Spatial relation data

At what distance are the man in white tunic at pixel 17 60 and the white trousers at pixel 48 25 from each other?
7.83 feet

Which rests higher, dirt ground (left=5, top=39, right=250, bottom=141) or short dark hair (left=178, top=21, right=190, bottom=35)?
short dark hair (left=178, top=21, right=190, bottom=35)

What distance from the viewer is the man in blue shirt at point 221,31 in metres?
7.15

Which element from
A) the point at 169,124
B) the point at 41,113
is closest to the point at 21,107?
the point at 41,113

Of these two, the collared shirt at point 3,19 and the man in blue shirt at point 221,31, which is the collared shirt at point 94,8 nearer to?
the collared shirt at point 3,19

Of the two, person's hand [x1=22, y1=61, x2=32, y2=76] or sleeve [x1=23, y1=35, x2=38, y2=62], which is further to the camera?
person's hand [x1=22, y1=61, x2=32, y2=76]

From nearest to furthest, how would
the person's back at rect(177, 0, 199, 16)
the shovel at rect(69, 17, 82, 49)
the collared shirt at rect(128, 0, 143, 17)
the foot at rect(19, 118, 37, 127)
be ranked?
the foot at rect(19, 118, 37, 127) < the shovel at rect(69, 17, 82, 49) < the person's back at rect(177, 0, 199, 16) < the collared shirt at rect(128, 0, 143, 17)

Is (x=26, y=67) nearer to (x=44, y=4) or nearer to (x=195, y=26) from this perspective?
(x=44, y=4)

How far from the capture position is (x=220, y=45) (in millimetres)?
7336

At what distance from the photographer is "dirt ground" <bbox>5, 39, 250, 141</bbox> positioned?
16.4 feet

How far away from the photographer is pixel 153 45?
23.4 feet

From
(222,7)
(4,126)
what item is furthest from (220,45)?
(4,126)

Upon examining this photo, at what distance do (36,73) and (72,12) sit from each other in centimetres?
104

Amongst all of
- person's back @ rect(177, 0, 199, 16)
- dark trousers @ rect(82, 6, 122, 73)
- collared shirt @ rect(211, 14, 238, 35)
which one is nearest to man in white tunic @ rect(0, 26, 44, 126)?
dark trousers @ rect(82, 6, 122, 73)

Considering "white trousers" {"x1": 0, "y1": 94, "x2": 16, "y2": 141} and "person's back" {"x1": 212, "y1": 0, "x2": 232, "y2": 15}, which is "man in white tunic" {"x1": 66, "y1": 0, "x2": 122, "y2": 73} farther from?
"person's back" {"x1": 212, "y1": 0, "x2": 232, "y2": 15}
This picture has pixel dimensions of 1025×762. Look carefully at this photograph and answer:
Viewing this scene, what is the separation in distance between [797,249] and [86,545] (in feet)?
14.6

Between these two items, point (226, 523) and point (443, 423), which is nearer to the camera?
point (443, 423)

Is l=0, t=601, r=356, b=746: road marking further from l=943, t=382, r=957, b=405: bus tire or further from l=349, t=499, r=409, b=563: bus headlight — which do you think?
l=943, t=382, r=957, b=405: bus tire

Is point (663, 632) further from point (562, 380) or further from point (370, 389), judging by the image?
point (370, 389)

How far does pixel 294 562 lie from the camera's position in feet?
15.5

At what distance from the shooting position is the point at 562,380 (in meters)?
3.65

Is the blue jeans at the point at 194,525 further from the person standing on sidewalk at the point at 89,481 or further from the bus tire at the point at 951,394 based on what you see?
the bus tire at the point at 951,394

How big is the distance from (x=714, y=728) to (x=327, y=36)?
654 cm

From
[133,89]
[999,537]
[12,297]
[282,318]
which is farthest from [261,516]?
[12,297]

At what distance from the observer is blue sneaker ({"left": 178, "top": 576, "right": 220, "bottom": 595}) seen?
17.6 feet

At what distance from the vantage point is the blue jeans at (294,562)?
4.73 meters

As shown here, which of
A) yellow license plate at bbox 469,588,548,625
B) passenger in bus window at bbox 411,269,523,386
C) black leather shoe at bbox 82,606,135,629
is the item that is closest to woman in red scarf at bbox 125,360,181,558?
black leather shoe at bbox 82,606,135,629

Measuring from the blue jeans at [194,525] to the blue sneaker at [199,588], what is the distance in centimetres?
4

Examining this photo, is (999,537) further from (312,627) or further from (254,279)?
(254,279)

### Do this
Please put the lines into a numbered list, beginning at the line that contains "How far does" and stopping after the line that contains "4.73 meters". Leave out the blank lines.

### Exercise result
1. How far does pixel 294 562 lie from the camera's position in feet?
2. 15.5
3. At what distance from the shooting position is the point at 562,380 (in meters)?
4. 3.65
5. Is the blue jeans at the point at 194,525 further from the person standing on sidewalk at the point at 89,481 or further from the bus tire at the point at 951,394 based on what you see?
6. the bus tire at the point at 951,394
7. How big is the distance from (x=714, y=728) to (x=327, y=36)?
8. 654 cm
9. From
10. [133,89]
11. [999,537]
12. [12,297]
13. [282,318]
14. which is farthest from [261,516]?
15. [12,297]
16. At what distance from the observer is blue sneaker ({"left": 178, "top": 576, "right": 220, "bottom": 595}) seen?
17. 17.6 feet
18. At what distance from the vantage point is the blue jeans at (294,562)?
19. 4.73 meters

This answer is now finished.